Pobyt w szpitalu psychiatrycznym
Witam! Mam pytanie odnośnie szpitala psychiatrycznego. Dostałam tam kilkakrotnie skierowanie, ale moi rodzice nie wyrazili na to zgody. Czy tam naprawdę jest tak tragicznie? Jestem w bardzo złym stanie. Cierpię na ciężką depresję oraz bulimię, a do tego towarzyszą mi różnego rodzaju urojenia i omamy. Chciałabym wyzdrowieć, lecz nie kontroluję w ogóle swoich zachowań i myśli. Mam poczucie, że ktoś po prostu jest wewnątrz mnie i mną steruje. Mam zapewnioną opiekę ze strony rodziny - rodziców i rodzeństwa, ale wiem, że to nic nie daje.
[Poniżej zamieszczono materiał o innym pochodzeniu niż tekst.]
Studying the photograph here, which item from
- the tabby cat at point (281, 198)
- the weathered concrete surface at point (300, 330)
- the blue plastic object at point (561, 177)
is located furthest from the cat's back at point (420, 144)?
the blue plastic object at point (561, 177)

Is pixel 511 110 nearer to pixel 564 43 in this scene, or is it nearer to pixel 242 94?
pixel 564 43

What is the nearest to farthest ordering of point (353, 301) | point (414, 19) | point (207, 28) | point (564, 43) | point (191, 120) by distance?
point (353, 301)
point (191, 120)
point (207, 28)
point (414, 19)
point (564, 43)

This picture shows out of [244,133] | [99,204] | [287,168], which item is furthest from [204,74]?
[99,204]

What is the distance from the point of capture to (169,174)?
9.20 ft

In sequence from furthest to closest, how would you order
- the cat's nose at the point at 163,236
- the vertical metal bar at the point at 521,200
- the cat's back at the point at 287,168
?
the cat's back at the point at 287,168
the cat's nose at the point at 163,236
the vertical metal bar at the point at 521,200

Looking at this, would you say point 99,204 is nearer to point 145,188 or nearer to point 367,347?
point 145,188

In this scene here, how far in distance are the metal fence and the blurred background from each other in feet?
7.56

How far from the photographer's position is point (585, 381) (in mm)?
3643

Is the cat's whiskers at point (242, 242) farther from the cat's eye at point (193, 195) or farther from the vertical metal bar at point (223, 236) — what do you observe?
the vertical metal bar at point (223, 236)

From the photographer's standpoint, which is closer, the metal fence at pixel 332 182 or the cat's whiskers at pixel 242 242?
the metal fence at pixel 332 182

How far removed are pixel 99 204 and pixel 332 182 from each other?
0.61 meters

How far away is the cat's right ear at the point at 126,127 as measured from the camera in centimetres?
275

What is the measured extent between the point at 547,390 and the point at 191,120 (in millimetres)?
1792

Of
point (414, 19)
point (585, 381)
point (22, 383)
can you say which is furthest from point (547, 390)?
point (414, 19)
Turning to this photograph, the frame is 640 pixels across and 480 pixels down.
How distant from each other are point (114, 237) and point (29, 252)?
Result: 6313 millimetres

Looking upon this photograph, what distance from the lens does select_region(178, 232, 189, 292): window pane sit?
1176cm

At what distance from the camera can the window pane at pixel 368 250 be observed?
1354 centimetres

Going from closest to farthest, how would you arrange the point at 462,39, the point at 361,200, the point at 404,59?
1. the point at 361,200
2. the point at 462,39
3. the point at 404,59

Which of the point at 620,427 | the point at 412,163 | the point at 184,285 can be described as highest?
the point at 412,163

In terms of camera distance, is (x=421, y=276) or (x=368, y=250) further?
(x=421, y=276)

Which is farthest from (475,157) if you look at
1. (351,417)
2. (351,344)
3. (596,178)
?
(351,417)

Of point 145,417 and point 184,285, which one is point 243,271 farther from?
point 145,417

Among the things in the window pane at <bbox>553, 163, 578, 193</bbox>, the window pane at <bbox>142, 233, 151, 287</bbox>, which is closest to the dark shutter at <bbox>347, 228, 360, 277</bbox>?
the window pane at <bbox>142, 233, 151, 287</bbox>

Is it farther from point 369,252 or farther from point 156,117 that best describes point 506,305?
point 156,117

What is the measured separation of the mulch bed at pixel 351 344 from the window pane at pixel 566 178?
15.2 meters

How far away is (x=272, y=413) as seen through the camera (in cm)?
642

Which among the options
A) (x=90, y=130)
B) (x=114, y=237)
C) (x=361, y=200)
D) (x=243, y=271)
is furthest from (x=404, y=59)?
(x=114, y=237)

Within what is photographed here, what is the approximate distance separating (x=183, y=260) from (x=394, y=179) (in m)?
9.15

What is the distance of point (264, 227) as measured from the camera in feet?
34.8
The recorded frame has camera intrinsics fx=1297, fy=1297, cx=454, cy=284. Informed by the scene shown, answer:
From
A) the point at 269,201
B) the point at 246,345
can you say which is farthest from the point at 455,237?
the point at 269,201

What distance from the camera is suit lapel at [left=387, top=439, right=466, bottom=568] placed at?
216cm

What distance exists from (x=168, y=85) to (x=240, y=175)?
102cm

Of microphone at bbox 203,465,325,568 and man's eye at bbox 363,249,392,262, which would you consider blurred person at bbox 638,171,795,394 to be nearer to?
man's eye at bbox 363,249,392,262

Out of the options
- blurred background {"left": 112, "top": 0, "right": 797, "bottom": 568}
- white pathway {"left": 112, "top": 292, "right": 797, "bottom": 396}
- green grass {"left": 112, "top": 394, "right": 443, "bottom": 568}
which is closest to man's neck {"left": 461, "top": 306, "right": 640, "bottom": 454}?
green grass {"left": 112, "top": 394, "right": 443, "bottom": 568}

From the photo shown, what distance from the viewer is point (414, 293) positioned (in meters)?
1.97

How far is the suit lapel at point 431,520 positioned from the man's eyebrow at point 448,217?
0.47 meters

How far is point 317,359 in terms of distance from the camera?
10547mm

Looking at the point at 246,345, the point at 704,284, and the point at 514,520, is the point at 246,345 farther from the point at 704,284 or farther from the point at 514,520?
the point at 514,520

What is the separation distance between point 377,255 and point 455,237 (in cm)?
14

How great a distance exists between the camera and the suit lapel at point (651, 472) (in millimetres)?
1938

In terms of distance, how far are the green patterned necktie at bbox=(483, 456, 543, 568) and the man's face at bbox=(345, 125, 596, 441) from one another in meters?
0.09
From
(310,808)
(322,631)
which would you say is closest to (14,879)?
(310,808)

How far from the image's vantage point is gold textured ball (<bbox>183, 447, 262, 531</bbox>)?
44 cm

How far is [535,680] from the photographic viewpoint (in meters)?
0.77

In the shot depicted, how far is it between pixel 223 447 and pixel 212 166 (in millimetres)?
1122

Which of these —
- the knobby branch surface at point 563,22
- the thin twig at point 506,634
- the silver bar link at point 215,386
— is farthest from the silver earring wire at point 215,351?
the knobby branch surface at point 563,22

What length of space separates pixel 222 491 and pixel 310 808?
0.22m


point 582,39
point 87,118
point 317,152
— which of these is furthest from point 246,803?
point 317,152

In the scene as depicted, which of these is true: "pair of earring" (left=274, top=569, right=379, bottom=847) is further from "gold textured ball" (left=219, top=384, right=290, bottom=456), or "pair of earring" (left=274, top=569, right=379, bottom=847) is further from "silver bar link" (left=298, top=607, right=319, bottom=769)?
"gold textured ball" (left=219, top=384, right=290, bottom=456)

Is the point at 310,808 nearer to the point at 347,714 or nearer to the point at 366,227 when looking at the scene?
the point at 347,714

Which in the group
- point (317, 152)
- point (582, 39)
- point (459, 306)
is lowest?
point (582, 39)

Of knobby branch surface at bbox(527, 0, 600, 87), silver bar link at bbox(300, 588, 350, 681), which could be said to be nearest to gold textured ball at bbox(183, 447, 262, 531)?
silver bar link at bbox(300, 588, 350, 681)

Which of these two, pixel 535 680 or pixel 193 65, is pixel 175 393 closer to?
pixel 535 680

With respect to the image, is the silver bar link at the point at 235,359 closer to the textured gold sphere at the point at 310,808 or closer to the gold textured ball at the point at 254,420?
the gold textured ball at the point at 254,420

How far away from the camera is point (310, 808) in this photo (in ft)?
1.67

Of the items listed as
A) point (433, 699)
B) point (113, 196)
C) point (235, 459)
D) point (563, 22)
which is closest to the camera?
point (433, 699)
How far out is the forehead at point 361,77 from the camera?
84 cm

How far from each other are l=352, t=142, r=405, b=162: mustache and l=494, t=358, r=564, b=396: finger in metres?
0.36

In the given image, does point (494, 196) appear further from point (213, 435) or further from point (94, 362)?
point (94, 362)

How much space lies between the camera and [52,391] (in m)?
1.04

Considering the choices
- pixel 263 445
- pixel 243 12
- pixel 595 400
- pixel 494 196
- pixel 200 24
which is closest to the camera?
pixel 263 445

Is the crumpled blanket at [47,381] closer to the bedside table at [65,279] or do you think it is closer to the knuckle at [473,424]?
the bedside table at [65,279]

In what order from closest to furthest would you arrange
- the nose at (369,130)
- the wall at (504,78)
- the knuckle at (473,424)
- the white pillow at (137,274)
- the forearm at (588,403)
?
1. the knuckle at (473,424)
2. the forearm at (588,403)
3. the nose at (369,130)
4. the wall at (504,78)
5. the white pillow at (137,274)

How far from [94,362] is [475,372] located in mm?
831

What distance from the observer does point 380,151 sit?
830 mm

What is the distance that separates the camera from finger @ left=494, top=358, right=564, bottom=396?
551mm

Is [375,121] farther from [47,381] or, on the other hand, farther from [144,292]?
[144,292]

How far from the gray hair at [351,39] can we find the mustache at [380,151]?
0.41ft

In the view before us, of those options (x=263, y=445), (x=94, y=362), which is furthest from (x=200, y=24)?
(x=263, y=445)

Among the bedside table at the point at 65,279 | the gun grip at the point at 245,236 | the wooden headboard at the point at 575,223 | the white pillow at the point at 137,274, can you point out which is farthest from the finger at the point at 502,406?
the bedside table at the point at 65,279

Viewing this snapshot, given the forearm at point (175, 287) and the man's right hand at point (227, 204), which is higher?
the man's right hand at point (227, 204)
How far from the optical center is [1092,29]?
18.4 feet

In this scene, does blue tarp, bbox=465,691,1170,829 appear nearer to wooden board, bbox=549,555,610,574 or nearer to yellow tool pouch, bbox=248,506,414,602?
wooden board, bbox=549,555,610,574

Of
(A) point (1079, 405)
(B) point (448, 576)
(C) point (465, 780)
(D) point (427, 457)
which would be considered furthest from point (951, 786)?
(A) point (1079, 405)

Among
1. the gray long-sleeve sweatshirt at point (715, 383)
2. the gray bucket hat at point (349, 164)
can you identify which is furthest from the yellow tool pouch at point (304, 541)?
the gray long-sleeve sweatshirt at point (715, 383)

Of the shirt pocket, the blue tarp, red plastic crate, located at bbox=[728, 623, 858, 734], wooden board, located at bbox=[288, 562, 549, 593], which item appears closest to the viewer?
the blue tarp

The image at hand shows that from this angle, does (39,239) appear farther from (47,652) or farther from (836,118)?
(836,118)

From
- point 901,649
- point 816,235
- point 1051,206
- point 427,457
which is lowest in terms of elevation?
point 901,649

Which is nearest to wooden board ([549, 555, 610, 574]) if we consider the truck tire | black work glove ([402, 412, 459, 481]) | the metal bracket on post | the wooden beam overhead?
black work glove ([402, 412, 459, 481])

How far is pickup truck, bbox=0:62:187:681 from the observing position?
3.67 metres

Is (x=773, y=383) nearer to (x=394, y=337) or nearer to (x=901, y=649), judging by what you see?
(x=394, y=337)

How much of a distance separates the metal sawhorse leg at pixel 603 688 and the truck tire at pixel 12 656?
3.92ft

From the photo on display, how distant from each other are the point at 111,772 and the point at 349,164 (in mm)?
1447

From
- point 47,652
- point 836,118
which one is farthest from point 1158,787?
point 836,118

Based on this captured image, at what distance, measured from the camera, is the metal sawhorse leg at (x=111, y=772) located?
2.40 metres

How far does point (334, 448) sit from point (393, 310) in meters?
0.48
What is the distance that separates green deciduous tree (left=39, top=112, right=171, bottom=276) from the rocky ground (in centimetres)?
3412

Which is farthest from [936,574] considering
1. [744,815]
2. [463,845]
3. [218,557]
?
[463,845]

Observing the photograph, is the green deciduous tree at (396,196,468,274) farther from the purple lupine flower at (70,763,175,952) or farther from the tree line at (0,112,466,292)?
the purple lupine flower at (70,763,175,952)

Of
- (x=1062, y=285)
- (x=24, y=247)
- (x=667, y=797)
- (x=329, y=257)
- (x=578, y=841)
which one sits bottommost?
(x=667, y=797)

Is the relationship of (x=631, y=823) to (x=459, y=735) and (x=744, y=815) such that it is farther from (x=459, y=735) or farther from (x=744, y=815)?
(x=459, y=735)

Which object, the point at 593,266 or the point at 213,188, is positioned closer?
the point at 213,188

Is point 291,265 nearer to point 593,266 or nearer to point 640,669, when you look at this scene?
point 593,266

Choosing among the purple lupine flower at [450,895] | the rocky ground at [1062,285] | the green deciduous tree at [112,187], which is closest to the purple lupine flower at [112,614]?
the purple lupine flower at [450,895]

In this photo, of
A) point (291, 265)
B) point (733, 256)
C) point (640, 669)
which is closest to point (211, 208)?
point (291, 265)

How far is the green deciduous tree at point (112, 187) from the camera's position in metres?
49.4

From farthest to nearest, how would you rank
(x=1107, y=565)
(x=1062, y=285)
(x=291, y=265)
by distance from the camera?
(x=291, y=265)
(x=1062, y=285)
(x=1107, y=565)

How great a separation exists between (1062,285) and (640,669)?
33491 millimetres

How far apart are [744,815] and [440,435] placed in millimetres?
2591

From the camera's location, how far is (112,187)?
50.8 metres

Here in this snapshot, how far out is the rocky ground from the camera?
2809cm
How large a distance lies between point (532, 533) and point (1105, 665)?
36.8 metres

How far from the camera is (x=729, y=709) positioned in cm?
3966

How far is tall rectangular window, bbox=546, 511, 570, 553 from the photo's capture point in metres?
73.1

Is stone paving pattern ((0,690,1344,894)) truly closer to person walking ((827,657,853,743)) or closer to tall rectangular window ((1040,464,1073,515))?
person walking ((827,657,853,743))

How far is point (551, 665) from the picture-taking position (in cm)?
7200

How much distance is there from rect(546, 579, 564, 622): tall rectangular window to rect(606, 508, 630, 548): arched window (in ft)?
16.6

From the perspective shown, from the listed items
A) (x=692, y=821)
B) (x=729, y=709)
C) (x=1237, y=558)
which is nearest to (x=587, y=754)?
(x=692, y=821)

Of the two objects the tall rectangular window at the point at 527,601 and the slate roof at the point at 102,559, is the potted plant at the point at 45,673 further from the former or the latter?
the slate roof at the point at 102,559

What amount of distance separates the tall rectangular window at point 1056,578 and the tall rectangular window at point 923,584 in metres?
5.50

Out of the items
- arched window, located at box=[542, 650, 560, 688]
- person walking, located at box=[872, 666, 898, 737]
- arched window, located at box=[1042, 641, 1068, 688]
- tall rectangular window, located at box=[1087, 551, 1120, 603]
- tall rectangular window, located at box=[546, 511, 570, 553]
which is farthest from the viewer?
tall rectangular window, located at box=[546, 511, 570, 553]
Czy to możliwe, że pobyt w szpitalu psychiatrycznym jest jedynym wyjściem? Mam 15 lat, więc trafiłabym na oddział młodzieżowy. Tam może nie jest aż tak źle? Mam za sobą pobyt w ośrodku Od Nowa w Bielsku Białej, lecz niestety tylko kilkudniowy, ponieważ psychiatra stwierdził, że przebywanie w grupie nie jest jeszcze dla mnie. Zalecił korzystanie z życia, aktywną formę spędzania wolnego czasu itd. Do wszystkiego się stosuję, ale powtarzam, że nic mi nie pomaga. Jak już mówiłam, mój stan jest bardzo ciężki. Występują oczywiście ciągle myśli samobójcze. Do niedawna nie miałam odwagi, żeby się samookaleczyć. Teraz nie mogłabym tego nie zrobić, ponieważ czuję potrzebę ukarania, zadania sobie bólu fizycznego, ponieważ nie boli on tak jak ból psychiczny, próbuję przez to zobaczyć także, gdzie jest rzeczywistość... Bardzo proszę o odpowiedź.